• _DIRECTION_
Edit the records that follow so that "black shorts" becomes "dark shorts" everywhere it occurs, and keep all other text the same.

(Spatial relationship records)
◇ ◇ ◇ ◇ ◇

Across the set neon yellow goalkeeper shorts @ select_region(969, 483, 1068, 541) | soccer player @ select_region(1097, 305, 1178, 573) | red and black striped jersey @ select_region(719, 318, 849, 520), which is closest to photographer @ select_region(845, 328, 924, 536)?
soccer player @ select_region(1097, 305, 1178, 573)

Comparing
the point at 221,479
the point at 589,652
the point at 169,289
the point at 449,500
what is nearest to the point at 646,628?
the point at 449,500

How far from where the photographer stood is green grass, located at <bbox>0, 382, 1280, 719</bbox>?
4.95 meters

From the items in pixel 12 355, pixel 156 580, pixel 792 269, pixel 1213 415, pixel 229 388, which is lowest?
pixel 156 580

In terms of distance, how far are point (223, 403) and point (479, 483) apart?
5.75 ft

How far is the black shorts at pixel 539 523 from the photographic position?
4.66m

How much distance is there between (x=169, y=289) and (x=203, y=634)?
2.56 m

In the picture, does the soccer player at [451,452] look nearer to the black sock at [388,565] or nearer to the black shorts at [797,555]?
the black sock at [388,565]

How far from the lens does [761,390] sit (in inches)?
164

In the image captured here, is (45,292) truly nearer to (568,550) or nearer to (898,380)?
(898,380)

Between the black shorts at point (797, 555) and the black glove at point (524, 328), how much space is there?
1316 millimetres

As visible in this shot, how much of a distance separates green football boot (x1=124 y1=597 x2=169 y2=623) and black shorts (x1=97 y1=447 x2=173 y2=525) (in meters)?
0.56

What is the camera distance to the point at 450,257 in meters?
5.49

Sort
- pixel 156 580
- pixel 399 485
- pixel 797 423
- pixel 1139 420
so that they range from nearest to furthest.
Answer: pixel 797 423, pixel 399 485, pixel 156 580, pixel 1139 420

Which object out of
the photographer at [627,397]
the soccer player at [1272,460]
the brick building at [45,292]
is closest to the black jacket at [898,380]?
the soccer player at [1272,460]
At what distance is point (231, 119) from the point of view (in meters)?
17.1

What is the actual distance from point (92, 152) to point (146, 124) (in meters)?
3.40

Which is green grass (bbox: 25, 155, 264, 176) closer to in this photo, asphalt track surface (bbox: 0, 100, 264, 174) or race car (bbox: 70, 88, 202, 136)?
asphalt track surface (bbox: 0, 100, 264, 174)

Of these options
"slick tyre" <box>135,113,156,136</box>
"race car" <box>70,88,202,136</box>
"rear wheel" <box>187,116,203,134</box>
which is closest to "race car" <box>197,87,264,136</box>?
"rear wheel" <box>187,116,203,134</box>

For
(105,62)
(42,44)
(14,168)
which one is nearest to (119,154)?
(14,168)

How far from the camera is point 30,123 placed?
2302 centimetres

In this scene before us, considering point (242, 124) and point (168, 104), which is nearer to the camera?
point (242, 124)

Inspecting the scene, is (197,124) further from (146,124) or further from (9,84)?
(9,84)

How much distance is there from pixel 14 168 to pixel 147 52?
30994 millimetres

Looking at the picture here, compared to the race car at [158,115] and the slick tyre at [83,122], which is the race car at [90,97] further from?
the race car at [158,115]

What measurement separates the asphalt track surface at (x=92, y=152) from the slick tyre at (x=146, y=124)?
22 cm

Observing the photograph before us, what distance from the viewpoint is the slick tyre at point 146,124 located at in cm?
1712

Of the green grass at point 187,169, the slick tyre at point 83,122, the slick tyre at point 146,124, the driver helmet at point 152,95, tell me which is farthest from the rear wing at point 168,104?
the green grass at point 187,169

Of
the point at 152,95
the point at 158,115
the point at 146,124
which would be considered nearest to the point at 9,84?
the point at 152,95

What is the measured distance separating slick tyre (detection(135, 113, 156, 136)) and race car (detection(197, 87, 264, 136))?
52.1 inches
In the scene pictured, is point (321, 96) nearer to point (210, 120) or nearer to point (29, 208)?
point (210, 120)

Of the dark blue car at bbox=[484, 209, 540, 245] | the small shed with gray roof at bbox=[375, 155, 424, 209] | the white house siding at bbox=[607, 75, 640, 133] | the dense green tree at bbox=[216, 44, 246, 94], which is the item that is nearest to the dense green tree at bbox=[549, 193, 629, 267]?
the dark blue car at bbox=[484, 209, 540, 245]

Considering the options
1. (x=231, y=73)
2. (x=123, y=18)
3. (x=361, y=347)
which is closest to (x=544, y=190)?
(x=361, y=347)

◇ ◇ ◇ ◇ ◇

• _OUTPUT BELOW_
Across the set neon yellow goalkeeper shorts @ select_region(969, 483, 1068, 541) | soccer player @ select_region(1097, 305, 1178, 573) | red and black striped jersey @ select_region(719, 318, 849, 520), which is closest to photographer @ select_region(845, 328, 924, 536)?
soccer player @ select_region(1097, 305, 1178, 573)

Comparing
the point at 221,479
the point at 589,652
the point at 169,289
the point at 449,500
what is nearest to the point at 646,628?
the point at 449,500

How far from where the photographer stood is green grass, located at <bbox>0, 382, 1280, 719</bbox>?
4.95 meters

From the items in pixel 12 355, pixel 156 580, pixel 792 269, pixel 1213 415, pixel 229 388, which is lowest?
pixel 156 580

In terms of distance, how far are point (223, 403) and point (479, 483) apart?
5.75 ft

How far is the dark shorts at pixel 539 523 from the photographic position?
4.66m

How much distance is there between (x=169, y=289) and (x=203, y=634)?
2.56 m

In the picture, does the soccer player at [451,452] look nearer to the black sock at [388,565] or nearer to the dark shorts at [797,555]?
the black sock at [388,565]

How far from the lens does [761,390] sit (in inches)?
164

In the image captured here, is (45,292) truly nearer to (568,550) or nearer to (898,380)?
(898,380)

Between the dark shorts at point (797, 555) and the black glove at point (524, 328), how much space is there?
1316 millimetres

As visible in this shot, how much of a distance separates green football boot (x1=124 y1=597 x2=169 y2=623) and dark shorts (x1=97 y1=447 x2=173 y2=525) (in meters)?
0.56

What is the camera distance to the point at 450,257 in meters?
5.49

Sort
- pixel 156 580
- pixel 399 485
- pixel 797 423
- pixel 1139 420
so that they range from nearest to furthest.
Answer: pixel 797 423, pixel 399 485, pixel 156 580, pixel 1139 420

Which object out of
the photographer at [627,397]
the soccer player at [1272,460]
the brick building at [45,292]
is closest to the black jacket at [898,380]?
the soccer player at [1272,460]
At what distance is point (231, 119) from the point of view (in meters)?
17.1

What is the actual distance from point (92, 152) to point (146, 124) (in meters)?
3.40

Which is green grass (bbox: 25, 155, 264, 176) closer to in this photo, asphalt track surface (bbox: 0, 100, 264, 174) or race car (bbox: 70, 88, 202, 136)?
asphalt track surface (bbox: 0, 100, 264, 174)

Of these options
"slick tyre" <box>135,113,156,136</box>
"race car" <box>70,88,202,136</box>
"rear wheel" <box>187,116,203,134</box>
which is closest to "race car" <box>197,87,264,136</box>?
"rear wheel" <box>187,116,203,134</box>

For
(105,62)
(42,44)
(14,168)
which one is nearest to (119,154)?
(14,168)

How far from the camera is point 30,123 placed?
2302 centimetres

In this scene before us, considering point (242, 124) and point (168, 104), which is nearer to the camera?
point (242, 124)

Inspecting the scene, is (197,124) further from (146,124) or further from (9,84)?
(9,84)

How much distance is there from pixel 14 168 to pixel 147 52?
30994 millimetres

Looking at the picture here, compared to the race car at [158,115] and the slick tyre at [83,122], which is the race car at [90,97] further from?
the race car at [158,115]

What measurement separates the asphalt track surface at (x=92, y=152) from the slick tyre at (x=146, y=124)?
22 cm

Observing the photograph before us, what distance from the viewpoint is the slick tyre at point 146,124 located at in cm?
1712

Of the green grass at point 187,169, the slick tyre at point 83,122, the slick tyre at point 146,124, the driver helmet at point 152,95, tell me which is farthest from the rear wing at point 168,104?
the green grass at point 187,169

Of
the point at 152,95
the point at 158,115
the point at 146,124
which would be considered nearest to the point at 9,84?
the point at 152,95

What is the measured distance separating slick tyre (detection(135, 113, 156, 136)) and race car (detection(197, 87, 264, 136))?
52.1 inches
In the scene pictured, is point (321, 96) nearer to point (210, 120) or nearer to point (29, 208)?
point (210, 120)

Of the dark blue car at bbox=[484, 209, 540, 245] | the small shed with gray roof at bbox=[375, 155, 424, 209] | the white house siding at bbox=[607, 75, 640, 133] | the dense green tree at bbox=[216, 44, 246, 94], which is the item that is nearest to the dense green tree at bbox=[549, 193, 629, 267]?
the dark blue car at bbox=[484, 209, 540, 245]

Considering the options
1. (x=231, y=73)
2. (x=123, y=18)
3. (x=361, y=347)
which is closest to (x=544, y=190)?
(x=361, y=347)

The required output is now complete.